After I lost my only child more than 20 years ago, I told three lies over and over.
I said it in the second year because by then I’d instinctively absorbed the message that it’s not culturally acceptable to continue to talk about deep sadness more than a year after a loss. It makes people uncomfortable. It makes people feel they should be able to do something; it makes them feel helpless.
I said it year after year to convince others I was okay. I said it to convince myself. It worked, for the most part. Three years after my son’s death, I went back to my job as a journalist for the Seattle Post-Intelligencer. I smiled, laughed even. To the outside world, it looked like I was “over it.” But I was living in my own private snow globe. I avoided relationships, old and new.
The first lie was to protect others. The second was to protect me.
Yes, I’m happy I’ve moved back, I said when people asked about my return to Seattle from California. I said it to deflect deeper conversations about hard decisions. I said it so I didn’t have to talk about why I moved, so I didn’t have to utter the words: My son died. My giggly little boy with eyes the color of maple syrup, who loved trains, and T-ball, and “101 Dalmatians.” My son, who was deaf and helped me see both language and the world around me in a brand-new way. My son, who pressed his hand to mine when we signed I love you, and whose hugs I sometimes still feel in my dreams.
The third lie was the hardest.
No, I don’t have children, I answered for years when people asked. This would later send me into a spiral of shame and agony. “No” felt like denying he had ever lived. “Yes” forced me to explain that he was dead and brought up memories that were still too painful.
These lies kept me frozen for a long time.

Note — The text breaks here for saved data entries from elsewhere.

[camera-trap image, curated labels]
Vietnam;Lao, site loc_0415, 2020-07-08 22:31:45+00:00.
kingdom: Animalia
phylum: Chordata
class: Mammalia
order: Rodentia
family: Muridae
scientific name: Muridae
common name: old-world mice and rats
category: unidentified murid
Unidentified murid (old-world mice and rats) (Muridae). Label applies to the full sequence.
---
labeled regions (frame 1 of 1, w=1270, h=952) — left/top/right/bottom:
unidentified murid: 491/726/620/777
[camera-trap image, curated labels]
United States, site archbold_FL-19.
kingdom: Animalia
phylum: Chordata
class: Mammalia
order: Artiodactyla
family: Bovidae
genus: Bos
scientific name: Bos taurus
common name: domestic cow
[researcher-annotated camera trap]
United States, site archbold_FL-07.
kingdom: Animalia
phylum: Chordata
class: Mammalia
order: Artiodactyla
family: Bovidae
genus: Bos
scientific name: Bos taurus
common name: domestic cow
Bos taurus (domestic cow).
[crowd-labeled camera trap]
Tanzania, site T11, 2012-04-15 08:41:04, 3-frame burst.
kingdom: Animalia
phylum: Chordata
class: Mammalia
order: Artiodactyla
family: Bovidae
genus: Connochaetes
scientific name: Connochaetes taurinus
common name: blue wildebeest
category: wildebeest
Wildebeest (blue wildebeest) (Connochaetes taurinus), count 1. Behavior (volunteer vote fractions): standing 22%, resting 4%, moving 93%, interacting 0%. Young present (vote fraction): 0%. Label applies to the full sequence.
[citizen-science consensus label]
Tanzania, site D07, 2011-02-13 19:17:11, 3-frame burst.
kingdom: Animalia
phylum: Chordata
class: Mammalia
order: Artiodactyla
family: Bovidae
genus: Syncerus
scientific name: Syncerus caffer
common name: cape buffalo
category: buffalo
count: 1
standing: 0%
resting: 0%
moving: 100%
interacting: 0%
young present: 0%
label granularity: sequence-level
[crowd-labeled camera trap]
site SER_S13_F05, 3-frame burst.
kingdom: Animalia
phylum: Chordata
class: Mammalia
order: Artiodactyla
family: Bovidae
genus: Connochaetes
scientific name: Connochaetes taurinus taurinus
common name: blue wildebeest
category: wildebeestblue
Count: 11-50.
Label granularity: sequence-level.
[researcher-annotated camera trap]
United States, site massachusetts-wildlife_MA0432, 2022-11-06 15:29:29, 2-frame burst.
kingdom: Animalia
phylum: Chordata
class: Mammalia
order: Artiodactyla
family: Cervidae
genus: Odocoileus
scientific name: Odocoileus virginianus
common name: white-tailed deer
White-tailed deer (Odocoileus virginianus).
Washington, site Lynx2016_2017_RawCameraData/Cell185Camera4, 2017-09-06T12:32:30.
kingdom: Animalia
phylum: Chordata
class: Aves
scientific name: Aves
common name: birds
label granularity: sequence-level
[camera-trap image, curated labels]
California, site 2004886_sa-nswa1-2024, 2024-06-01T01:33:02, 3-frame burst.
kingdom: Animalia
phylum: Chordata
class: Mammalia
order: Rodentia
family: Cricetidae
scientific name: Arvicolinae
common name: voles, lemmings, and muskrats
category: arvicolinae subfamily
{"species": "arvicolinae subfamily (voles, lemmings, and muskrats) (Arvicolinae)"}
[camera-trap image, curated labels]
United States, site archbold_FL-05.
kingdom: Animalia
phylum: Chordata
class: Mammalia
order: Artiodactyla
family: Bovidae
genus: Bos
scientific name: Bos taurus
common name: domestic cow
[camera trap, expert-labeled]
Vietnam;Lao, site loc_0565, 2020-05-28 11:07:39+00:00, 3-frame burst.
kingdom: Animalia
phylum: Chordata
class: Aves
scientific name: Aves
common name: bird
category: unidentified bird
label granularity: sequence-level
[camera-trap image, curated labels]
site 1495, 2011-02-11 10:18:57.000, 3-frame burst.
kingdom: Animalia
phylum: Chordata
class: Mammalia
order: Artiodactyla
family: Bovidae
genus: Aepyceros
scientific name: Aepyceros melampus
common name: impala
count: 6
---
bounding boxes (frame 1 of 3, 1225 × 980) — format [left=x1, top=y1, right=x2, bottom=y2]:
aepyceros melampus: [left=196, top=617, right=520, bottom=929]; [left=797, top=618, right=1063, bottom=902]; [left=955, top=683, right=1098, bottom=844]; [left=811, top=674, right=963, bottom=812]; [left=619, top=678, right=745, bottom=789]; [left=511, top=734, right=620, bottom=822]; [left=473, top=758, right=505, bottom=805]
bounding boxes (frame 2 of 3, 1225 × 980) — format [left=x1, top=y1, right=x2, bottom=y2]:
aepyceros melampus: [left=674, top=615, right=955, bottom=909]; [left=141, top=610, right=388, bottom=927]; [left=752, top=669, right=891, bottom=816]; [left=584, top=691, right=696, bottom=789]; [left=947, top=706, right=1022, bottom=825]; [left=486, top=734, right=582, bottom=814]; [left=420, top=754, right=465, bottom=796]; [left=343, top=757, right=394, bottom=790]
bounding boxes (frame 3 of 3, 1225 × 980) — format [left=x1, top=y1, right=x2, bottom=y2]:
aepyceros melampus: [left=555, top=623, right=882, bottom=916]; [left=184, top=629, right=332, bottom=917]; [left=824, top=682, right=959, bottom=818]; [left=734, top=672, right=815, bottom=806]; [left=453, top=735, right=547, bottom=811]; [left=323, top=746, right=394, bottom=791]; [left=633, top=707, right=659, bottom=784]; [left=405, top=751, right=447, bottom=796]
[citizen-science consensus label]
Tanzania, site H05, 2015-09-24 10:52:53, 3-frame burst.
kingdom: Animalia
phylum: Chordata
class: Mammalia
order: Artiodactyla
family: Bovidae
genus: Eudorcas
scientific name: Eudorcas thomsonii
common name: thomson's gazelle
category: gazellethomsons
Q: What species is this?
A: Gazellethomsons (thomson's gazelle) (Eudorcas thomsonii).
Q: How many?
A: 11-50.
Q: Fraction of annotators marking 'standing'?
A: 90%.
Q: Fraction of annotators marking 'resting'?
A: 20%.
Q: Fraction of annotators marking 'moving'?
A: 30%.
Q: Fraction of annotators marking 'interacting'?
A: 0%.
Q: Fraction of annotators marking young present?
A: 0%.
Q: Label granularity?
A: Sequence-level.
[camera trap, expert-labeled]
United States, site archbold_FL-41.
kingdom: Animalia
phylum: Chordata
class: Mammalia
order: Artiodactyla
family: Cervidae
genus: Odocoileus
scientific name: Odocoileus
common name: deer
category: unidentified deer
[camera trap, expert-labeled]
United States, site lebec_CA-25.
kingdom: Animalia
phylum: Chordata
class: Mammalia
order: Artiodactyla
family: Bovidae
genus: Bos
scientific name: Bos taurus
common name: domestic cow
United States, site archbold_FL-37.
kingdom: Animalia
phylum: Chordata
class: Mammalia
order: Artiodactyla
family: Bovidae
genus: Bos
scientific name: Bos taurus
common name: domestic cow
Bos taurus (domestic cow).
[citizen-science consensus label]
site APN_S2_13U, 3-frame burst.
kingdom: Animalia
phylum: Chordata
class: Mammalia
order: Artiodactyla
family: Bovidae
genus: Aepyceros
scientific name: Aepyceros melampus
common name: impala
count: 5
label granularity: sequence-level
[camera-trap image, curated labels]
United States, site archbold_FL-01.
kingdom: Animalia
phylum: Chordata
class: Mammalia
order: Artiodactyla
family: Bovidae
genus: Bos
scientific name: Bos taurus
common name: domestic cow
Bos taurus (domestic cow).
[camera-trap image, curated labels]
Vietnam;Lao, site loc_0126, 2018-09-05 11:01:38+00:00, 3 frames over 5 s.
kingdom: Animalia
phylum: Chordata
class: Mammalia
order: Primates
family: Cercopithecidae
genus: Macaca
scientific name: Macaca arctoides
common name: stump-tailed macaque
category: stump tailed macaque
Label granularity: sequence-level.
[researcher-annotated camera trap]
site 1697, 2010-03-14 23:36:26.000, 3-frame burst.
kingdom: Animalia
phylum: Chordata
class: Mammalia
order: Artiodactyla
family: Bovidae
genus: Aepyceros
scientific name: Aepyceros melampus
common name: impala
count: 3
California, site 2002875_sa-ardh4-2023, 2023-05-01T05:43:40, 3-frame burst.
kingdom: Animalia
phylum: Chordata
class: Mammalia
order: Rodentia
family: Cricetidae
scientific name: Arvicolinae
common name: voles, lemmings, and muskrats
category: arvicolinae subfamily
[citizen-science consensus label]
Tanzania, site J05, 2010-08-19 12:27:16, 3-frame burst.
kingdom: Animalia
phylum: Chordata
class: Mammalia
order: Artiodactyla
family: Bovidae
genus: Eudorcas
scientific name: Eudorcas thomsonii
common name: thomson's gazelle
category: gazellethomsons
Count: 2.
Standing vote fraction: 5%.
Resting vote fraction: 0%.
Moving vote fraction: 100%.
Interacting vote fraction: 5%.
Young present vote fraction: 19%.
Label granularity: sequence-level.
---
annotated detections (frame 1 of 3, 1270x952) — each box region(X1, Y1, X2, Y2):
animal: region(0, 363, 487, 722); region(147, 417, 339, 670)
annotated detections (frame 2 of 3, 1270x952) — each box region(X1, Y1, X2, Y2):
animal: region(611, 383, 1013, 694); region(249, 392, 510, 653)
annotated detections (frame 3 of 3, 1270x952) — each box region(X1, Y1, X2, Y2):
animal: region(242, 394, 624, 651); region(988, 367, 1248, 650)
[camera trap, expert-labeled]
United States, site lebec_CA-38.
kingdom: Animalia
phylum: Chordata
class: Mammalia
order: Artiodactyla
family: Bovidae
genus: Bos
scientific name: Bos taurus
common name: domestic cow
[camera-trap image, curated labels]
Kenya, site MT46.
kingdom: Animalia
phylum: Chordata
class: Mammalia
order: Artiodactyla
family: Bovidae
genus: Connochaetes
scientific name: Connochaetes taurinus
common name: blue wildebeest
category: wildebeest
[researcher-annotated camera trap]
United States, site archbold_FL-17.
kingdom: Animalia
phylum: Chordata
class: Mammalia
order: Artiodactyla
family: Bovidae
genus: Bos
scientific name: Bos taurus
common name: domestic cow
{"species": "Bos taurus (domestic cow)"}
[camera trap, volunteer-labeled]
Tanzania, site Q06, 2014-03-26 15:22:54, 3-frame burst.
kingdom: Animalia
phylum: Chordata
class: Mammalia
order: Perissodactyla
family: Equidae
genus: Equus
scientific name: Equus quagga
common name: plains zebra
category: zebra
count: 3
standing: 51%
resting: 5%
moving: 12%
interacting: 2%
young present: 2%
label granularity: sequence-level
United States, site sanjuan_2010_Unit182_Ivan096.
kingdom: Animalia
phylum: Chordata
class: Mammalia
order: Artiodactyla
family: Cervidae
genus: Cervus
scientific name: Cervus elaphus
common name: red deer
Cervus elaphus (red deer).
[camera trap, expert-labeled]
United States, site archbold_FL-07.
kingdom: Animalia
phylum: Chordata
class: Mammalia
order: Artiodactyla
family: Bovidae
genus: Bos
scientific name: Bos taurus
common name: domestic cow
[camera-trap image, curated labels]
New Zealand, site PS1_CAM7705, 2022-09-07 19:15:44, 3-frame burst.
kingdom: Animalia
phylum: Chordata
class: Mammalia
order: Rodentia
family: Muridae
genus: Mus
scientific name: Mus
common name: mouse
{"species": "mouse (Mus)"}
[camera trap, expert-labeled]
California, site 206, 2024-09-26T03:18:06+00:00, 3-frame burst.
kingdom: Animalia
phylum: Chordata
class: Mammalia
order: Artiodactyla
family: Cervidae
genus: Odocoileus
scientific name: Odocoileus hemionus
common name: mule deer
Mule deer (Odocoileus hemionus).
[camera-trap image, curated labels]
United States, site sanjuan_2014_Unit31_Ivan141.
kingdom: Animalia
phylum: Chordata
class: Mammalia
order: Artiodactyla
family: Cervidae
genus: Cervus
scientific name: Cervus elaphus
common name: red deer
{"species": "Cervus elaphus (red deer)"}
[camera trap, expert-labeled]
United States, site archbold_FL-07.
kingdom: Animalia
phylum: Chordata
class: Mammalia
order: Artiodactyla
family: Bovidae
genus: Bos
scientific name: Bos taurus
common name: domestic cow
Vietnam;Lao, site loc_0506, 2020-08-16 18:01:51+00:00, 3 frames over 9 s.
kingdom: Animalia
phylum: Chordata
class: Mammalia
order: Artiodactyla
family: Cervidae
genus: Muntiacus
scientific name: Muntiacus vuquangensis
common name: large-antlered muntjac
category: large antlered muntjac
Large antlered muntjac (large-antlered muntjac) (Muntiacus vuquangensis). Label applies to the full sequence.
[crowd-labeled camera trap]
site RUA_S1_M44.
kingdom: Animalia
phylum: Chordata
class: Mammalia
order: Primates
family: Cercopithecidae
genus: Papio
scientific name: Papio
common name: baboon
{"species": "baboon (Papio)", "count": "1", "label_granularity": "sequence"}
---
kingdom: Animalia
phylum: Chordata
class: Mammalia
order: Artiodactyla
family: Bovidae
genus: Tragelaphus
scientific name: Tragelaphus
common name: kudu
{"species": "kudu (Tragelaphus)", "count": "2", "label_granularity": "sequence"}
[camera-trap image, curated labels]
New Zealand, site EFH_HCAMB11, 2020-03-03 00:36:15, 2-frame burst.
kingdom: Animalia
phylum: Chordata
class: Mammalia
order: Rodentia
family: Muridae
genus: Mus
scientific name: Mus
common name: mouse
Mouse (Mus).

It was only recently that the American Psychiatric Association put a name to what I most likely experienced: prolonged grief disorder. The organization included prolonged grief disorder in the updated Diagnostic and Statistical Manual of Mental Disorders (DSM-5) it published in March. The diagnosis refers to intense emotional pain that persists more than a year after a loss. Criteria include numbness, withdrawal, an inability to rejoin the normal stream of life. Those who lose children are at particular risk, as are those who lose a loved one to violence, natural disasters or other tragedies. Those without support systems or who have other significant life stressors are also at risk.
The identification of prolonged grief disorder comes at a time when it may be especially needed. Deaths from covid-19 in the United States have now reached 1 million. With covid’s grim bereavement multiplier, that could mean millions more at risk for prolonged grief. This kind of complicated mourning is essentially to grief what long covid is to covid.
The official inclusion of the diagnosis caps years of debate over whether labeling something “prolonged grief disorder” amounts to pathologizing grief. None of us escapes without losing something or someone we love dearly. The process of grieving a loved one is as individual and idiosyncratic as the person who has died. Critics argue that to suggest otherwise is to indicate that a normal process is a disease.
But lost in this heated discussion is what it’s like to live with deep grief year after year. We are taught to suck it up. We are taught to power through. We get our few days of “bereavement leave,” and then we’re supposed to get back to work. There’s not much of a grace period when it comes to grief. And because of that, long-term grief has been invisible to those who most need to recognize it.
During the pandemic, I attended a virtual conference for families who have lost children. One of the other bereaved moms gave a presentation about complicated grief. She ticked through some of the signs and symptoms: intense yearning that interferes with normal life more than a year after the death, numbness and disbelief, avoidance of social contact, difficulties moving on. It was as though she were describing my life in the 10 years that followed my son’s death.
For the first time, I didn’t feel inadequate for the difficulties I had adjusting to the loss of my only child.
I never received an official diagnosis back then because such a diagnosis didn’t exist. I didn’t even associate many of my behaviors with grief. Neither, apparently, did those around me. No one suggested that my growing social anxiety, my persistent nightmares or my general paralysis in life might have been due to grief. And because of that, I never thought to ask for help. I wish I had. I believe it would have made me feel less alone — less “defective,” not more so. I don’t think the new diagnosis pathologizes grief so much as makes it visible to those who suffer it and to those in their lives who might be able to help. Maybe the best thing that can come from the new diagnosis is not the view that long grief is disordered or maladaptive, but that it exists for some, is a normal response to an abnormal situation and deserves compassion.
We often say of parents who have lost children that they will never be the same. This is necessarily true, as it is for anyone who has suffered a profound loss. But it doesn’t mean we can’t eventually integrate that loss in such a way that life has meaning and joy again. To get there, though, requires all of us to be more aware. Recognizing when someone’s behaviors might be grief-related, even years later, could encourage more of us to talk about it, might make it okay to say Yes, it still hurts, when someone asks how we are doing. It might make it okay to get a little help. And the loved ones of at least some of the million Americans who have died from covid-19 are bound to need it.